Task instructions:
Retype, word for word, only the lines from the one with "Neither CH3Br nor" through the last line of the data below.

**** Data for review

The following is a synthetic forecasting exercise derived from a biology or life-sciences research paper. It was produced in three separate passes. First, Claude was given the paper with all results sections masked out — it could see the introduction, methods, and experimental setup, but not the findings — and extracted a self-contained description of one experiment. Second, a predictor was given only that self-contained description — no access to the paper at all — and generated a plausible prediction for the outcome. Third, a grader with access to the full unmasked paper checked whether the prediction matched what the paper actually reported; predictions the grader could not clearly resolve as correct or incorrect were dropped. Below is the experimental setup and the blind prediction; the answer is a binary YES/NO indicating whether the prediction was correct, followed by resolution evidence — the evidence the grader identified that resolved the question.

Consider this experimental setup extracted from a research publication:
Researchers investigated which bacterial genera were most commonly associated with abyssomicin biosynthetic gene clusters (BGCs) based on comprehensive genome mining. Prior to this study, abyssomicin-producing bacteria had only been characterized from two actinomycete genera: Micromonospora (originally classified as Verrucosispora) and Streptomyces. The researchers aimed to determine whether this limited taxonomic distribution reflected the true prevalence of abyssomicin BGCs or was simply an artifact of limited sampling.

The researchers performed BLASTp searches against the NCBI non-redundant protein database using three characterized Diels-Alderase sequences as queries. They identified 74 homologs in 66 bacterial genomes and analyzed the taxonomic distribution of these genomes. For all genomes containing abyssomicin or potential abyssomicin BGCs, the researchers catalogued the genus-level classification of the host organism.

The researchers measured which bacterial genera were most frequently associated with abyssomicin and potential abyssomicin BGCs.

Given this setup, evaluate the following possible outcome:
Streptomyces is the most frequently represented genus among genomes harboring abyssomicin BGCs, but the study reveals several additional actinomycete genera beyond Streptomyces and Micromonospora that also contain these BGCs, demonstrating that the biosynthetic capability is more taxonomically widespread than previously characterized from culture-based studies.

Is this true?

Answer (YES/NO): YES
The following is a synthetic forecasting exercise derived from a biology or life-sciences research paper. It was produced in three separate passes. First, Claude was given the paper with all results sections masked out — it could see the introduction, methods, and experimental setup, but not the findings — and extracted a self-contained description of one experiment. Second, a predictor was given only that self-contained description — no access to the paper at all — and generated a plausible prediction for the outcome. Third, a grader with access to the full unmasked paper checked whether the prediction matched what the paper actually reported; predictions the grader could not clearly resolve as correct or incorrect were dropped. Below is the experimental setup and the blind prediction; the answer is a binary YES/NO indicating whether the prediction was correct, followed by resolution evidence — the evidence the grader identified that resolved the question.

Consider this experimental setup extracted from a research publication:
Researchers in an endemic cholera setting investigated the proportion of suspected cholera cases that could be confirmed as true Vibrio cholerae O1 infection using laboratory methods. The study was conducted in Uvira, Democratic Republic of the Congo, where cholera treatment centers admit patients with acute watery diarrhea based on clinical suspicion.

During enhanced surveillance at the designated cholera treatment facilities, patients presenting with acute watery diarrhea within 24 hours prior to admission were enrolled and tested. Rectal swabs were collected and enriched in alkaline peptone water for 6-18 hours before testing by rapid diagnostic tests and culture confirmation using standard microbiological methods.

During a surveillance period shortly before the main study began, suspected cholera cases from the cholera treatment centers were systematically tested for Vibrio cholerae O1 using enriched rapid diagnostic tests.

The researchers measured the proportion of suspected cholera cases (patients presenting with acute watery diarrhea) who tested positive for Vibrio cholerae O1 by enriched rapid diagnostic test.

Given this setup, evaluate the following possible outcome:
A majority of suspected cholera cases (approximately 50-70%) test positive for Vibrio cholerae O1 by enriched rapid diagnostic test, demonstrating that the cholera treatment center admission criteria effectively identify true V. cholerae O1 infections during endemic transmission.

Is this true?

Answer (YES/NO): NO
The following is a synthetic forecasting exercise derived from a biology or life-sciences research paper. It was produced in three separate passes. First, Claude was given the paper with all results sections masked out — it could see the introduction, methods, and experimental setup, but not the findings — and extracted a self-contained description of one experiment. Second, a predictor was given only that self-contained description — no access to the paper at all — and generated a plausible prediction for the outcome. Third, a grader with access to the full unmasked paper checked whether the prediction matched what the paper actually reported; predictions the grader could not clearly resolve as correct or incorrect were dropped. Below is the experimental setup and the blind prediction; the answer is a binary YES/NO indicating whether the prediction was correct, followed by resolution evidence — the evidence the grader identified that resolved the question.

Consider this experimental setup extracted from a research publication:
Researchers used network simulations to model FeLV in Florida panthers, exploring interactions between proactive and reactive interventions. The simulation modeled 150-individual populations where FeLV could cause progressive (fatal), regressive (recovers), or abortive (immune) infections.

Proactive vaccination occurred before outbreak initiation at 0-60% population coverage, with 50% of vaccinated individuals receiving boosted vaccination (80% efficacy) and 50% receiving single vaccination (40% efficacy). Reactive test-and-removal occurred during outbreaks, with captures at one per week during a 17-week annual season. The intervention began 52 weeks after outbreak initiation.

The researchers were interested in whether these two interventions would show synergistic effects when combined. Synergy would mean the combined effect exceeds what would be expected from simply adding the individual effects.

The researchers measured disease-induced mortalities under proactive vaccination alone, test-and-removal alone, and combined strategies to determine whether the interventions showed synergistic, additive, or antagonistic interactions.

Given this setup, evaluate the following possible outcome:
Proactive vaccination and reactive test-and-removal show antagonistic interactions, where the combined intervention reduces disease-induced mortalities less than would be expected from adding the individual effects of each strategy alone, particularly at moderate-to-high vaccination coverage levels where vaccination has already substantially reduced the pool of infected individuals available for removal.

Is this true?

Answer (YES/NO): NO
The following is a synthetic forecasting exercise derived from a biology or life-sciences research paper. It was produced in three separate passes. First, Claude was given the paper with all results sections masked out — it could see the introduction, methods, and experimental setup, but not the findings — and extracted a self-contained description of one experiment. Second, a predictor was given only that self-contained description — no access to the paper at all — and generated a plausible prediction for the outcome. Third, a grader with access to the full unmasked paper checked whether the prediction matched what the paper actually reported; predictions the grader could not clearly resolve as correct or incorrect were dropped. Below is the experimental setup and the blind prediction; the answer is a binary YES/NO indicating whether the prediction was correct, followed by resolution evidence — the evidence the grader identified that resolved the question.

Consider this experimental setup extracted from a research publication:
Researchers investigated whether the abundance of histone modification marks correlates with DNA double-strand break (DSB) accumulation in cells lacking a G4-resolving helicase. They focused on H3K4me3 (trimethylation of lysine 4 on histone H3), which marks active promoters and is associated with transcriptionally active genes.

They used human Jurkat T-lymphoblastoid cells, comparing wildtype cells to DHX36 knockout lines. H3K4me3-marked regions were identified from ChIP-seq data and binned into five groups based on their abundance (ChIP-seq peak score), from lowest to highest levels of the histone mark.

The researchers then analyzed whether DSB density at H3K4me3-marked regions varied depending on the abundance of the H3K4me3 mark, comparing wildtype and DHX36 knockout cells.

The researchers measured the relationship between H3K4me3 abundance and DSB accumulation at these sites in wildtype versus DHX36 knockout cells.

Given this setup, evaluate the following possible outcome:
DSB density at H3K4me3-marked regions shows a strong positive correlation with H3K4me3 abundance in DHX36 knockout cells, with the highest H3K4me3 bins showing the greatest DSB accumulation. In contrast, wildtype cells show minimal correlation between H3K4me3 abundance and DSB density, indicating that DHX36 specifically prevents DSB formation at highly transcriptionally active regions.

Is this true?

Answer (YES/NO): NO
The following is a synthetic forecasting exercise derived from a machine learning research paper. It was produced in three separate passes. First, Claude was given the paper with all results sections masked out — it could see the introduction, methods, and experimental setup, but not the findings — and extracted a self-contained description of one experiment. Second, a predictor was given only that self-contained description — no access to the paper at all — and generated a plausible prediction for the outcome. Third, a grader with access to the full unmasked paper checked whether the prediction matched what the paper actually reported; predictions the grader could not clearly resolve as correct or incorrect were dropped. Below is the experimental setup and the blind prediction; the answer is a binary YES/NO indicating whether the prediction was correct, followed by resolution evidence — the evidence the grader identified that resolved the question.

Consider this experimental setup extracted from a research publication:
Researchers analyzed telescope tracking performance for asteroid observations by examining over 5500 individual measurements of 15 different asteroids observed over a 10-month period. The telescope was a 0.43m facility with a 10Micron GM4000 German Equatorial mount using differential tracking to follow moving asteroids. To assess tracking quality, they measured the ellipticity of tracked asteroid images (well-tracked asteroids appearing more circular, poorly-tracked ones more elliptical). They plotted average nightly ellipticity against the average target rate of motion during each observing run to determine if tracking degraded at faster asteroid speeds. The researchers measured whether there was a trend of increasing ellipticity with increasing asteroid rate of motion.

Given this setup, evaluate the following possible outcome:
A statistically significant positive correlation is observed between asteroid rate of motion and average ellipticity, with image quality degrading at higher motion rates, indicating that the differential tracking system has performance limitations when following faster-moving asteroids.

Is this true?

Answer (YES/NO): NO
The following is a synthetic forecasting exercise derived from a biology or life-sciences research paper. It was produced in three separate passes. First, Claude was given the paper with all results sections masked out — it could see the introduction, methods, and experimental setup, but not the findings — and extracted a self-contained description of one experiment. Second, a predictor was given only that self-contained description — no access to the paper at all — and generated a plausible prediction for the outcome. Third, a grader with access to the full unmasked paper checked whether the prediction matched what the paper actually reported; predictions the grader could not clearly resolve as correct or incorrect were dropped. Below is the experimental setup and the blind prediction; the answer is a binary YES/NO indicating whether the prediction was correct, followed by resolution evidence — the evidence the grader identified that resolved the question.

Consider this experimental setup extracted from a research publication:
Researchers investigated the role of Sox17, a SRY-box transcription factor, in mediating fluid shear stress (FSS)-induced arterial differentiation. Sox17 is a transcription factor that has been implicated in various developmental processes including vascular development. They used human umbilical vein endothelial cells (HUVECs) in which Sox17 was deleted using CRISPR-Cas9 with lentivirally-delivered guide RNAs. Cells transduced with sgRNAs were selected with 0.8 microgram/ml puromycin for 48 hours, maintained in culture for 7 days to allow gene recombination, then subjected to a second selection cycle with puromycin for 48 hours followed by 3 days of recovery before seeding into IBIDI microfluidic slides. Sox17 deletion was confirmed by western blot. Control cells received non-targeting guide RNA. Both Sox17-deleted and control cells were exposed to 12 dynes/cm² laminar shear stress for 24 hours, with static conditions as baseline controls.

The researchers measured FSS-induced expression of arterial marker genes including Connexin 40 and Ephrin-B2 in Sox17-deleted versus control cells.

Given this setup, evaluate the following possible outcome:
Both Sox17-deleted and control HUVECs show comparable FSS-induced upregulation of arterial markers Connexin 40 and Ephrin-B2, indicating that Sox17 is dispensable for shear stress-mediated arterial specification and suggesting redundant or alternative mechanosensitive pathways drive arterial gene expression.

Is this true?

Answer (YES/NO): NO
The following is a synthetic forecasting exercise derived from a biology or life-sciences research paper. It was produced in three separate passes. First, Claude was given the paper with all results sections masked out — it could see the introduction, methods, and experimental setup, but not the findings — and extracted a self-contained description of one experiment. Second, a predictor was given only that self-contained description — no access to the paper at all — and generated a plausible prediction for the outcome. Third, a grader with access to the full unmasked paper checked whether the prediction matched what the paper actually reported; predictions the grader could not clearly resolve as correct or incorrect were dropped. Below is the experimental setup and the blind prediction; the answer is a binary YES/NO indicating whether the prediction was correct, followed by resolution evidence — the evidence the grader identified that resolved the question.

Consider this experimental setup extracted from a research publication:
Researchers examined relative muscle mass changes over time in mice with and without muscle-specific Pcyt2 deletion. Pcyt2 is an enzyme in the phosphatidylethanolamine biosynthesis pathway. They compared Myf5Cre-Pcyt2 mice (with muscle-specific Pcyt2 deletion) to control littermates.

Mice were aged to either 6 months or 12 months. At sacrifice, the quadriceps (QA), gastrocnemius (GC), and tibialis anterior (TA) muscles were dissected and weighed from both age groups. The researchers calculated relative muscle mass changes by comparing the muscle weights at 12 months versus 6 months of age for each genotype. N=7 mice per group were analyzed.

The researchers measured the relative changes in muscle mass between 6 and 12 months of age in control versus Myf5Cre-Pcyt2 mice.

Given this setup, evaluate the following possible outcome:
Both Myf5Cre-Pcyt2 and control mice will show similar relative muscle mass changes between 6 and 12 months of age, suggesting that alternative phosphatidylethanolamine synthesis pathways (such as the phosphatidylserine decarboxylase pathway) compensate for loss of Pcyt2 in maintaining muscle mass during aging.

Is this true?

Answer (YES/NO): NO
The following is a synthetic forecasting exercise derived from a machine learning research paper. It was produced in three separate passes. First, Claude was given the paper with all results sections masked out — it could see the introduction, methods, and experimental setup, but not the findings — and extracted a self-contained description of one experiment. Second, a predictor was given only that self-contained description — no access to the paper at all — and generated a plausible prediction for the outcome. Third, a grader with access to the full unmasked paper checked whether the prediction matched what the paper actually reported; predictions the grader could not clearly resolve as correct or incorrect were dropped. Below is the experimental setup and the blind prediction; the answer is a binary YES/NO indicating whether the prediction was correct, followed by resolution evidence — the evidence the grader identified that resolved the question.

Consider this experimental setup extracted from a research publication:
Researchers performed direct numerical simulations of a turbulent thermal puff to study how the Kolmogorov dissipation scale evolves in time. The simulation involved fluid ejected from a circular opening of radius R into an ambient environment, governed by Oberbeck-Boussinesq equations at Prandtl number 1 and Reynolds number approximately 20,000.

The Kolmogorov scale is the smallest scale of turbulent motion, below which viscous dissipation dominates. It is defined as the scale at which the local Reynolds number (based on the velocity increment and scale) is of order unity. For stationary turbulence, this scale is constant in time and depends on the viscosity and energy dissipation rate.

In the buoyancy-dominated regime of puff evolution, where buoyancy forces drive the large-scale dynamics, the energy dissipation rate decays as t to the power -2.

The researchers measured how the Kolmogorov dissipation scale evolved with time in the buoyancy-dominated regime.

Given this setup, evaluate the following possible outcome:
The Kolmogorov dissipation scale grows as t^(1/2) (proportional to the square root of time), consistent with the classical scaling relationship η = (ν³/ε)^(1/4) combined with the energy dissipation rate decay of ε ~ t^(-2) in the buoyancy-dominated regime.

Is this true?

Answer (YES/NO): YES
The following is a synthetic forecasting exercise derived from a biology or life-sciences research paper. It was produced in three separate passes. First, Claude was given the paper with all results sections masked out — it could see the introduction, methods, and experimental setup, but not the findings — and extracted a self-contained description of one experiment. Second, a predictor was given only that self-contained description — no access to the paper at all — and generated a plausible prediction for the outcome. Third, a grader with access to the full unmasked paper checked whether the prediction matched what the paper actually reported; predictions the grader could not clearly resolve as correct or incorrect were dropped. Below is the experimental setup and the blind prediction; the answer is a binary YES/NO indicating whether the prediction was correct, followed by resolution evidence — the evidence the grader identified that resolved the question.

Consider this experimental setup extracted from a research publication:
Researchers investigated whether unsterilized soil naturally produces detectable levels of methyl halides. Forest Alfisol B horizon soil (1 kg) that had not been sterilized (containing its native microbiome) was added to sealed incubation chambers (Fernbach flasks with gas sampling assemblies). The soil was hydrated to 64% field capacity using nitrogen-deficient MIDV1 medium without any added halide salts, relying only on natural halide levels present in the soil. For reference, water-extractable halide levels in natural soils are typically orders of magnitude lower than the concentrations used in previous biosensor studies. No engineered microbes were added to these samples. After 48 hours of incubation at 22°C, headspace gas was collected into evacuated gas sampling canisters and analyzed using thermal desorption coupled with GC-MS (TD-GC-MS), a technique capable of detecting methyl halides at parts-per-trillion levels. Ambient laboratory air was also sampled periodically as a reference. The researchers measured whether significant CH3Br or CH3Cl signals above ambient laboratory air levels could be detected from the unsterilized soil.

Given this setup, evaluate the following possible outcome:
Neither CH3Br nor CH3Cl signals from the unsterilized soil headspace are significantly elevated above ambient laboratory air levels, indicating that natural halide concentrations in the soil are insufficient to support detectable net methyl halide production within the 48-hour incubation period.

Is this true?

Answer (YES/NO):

********

Output for this exercise:
Neither CH3Br nor CH3Cl signals from the unsterilized soil headspace are significantly elevated above ambient laboratory air levels, indicating that natural halide concentrations in the soil are insufficient to support detectable net methyl halide production within the 48-hour incubation period.

Is this true?

Answer (YES/NO):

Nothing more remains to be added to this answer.